The literal reason as taught in the lecture comes from astronomy.  The Sun traces the ecliptic across the sky every year.  It is never at median once north or south of the ecliptic.  Our civilization is the northern one.

The first step of symbolic reason is Masonry dates from the era of solar worship.  Since the Sun does not illuminate the spot it is dark.  So far simple with no conundrum.

The second step is the reference to the seat in the north being reserved for the divine.  As the divine is the source for the light.  I find this to be the starting point of the conundrum.  There is a cluster of ideas in play.  Veiled in allegory with concealment as a teaching method.  Hiram Abiff being dead and thus dark.  The original Masters Word being lost and thus dark.  Other religions teaching other ways yet also starting from the divine and thus the path but not the source being dark.   These are the kind of secrets that can be shouted from the rooftops and still they remain secret.

The third step is the English pun of sun and son.  Probably as we do not discuss sectarian religion in lodge I wonder if the word dark is a sense shifting play on silence.  Masonry originated in a time and place when forced changes of religion were recent history and people existed who publicly followed the public way still secretly followed the way then out of favor.  Lodges were an asylum for those who would keep their private ways secret.  These are the kinds of secrets where people die when they are revealed.

That's what I think about when I ponder the topic.  What do you think about when you ponder the topic?  Symbols are supposed to very slightly different meanings to every person while all centered around a point and all limited in range.  Bringing us of course to the symbol of the Entered Apprentice.


----------



## hanzosbm (May 18, 2015)

RECORDS PROVIDED —
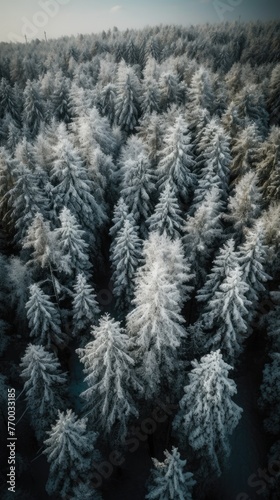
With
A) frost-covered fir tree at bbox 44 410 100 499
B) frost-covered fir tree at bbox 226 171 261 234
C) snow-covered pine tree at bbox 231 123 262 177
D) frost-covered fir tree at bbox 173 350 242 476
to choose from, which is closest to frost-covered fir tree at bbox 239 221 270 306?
frost-covered fir tree at bbox 226 171 261 234

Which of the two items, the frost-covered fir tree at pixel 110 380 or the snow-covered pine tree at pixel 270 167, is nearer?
the frost-covered fir tree at pixel 110 380

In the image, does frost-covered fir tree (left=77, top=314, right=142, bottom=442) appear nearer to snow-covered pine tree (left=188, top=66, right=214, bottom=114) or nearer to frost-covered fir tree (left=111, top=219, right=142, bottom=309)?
frost-covered fir tree (left=111, top=219, right=142, bottom=309)

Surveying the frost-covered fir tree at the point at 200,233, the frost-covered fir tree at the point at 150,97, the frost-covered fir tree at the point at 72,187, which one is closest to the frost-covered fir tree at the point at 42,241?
the frost-covered fir tree at the point at 72,187

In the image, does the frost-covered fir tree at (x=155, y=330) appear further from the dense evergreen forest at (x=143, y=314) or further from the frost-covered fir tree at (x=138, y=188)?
the frost-covered fir tree at (x=138, y=188)

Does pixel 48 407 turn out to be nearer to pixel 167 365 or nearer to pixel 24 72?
pixel 167 365

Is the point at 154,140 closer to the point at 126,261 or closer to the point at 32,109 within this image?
the point at 126,261
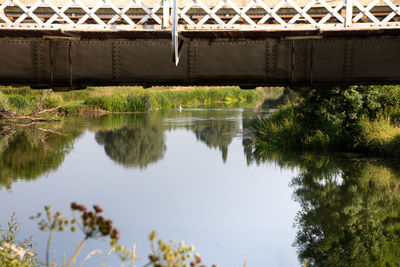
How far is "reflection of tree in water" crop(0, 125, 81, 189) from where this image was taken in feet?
112

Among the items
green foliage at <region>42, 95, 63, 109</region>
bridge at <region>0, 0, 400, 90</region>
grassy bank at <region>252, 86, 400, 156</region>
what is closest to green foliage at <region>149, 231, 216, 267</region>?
bridge at <region>0, 0, 400, 90</region>

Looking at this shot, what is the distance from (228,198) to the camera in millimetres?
30938

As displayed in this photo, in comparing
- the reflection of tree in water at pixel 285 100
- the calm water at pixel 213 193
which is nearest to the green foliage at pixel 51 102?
the calm water at pixel 213 193

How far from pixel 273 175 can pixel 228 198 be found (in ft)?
12.1

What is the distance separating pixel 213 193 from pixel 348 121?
9.47 m

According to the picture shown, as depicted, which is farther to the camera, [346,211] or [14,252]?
[346,211]

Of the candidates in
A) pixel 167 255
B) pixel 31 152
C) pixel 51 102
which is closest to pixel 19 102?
pixel 51 102

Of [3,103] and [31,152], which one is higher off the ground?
[3,103]

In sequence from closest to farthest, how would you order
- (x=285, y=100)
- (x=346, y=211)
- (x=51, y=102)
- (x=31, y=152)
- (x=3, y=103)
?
(x=346, y=211), (x=31, y=152), (x=3, y=103), (x=51, y=102), (x=285, y=100)

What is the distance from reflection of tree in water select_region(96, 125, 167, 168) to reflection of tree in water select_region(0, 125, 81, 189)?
3099 mm

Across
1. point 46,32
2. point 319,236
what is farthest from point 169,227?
point 46,32

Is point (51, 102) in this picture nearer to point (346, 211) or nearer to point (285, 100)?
point (285, 100)

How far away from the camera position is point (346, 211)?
25828 mm

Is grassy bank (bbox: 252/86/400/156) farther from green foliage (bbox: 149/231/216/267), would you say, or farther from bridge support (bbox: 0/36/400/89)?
green foliage (bbox: 149/231/216/267)
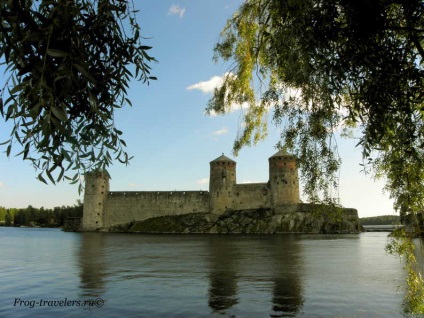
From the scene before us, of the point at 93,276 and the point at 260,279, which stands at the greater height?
the point at 260,279

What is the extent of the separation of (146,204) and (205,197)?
31.2 ft

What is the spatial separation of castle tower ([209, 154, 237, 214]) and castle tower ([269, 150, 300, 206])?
603cm

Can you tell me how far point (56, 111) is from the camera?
96.4 inches

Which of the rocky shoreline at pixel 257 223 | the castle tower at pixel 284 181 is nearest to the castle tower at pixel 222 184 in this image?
the rocky shoreline at pixel 257 223

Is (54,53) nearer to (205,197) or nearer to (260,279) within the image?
(260,279)

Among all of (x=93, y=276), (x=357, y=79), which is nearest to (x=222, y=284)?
(x=93, y=276)

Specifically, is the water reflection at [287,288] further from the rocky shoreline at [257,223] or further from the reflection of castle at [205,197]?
the reflection of castle at [205,197]

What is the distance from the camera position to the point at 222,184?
5319 centimetres

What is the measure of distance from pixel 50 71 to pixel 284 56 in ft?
10.6

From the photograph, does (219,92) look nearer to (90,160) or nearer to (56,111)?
(90,160)

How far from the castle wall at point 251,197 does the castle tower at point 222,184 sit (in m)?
0.86

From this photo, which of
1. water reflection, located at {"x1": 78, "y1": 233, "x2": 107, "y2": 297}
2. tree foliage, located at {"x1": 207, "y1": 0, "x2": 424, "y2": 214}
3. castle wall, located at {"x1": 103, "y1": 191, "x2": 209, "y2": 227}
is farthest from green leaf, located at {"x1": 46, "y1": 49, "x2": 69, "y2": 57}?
castle wall, located at {"x1": 103, "y1": 191, "x2": 209, "y2": 227}

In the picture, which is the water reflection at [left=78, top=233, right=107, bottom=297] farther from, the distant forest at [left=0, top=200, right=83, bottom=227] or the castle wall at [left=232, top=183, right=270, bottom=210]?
the distant forest at [left=0, top=200, right=83, bottom=227]

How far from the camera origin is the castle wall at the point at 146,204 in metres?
55.6
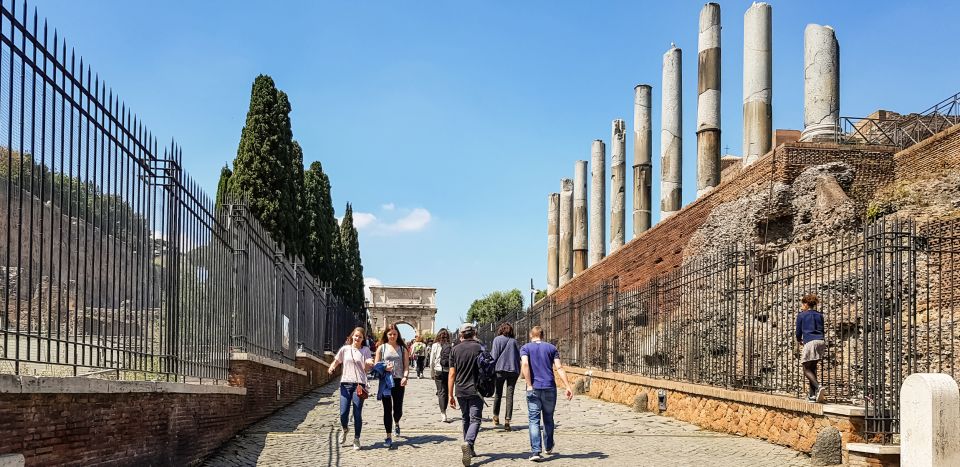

DIRECTIONS —
1. Answer from the thread on the dark north:
(a) What field does the literal reason taught in the lecture come from?
(b) What English pun is given as the third step?
(c) What does the thread call lodges?
2. Carry on the forum thread about the dark north from its last line.

ANSWERS —
1.
(a) Astronomy.
(b) The pun of sun and son.
(c) An asylum for those who would keep their private ways secret.

2.
Not saying that I agree with it, but if one were to subscribe to the Templar connection, the church controlled continent of Europe to the North would be seen an unenlightened compared to some of the gnostic traditions being adopted by the Templars in Jerusalem and thus considered dark.


----------



## coachn (May 19, 2015)

JamestheJust said:


> >the English pun of sun and son
> ...Etymologically they are the same word...


Really?

sun (n.) 


Old English sunne "sun," from Proto-Germanic *sunnon (cognates: Old Norse, Old Saxon, Old High German sunna, Middle Dutch sonne, Dutch zon, German Sonne, Gothic sunno "the sun"), from PIE *s(u)wen- (cognates: Avestan xueng "sun," Old Irish fur-sunnud "lighting up"), alternative form of root *saewel- "to shine; sun" (see Sol). 

Old English sunne was feminine (as generally in Germanic), and the fem. pronoun was used in English until 16c.; since then masc. has prevailed. The empire on which the sun never sets (1630) originally was the Spanish, later the British. To have one's place in the sun (1680s) is from Pascal's "Pensées"; the German imperial foreign policy sense (1897) is from a speech by von Bülow.

son (n.) 


Old English sunu "son, descendant," from Proto-Germanic *sunuz (cognates: Old Saxon and Old Frisian sunu, Old Norse sonr, Danish søn, Swedish son, Middle Dutch sone, Dutch zoon, Old High German sunu, German Sohn, Gothic sunus "son"). The Germanic words are from PIE *su(e)-nu- "son" (cognates: Sanskrit sunus, Greek huios, Avestan hunush, Armenian ustr, Lithuanian sunus, Old Church Slavonic synu, Russian and Polish syn "son"), a derived noun from root *seue- (1) "to give birth" (cognates: Sanskrit sauti "gives birth," Old Irish suth "birth, offspring").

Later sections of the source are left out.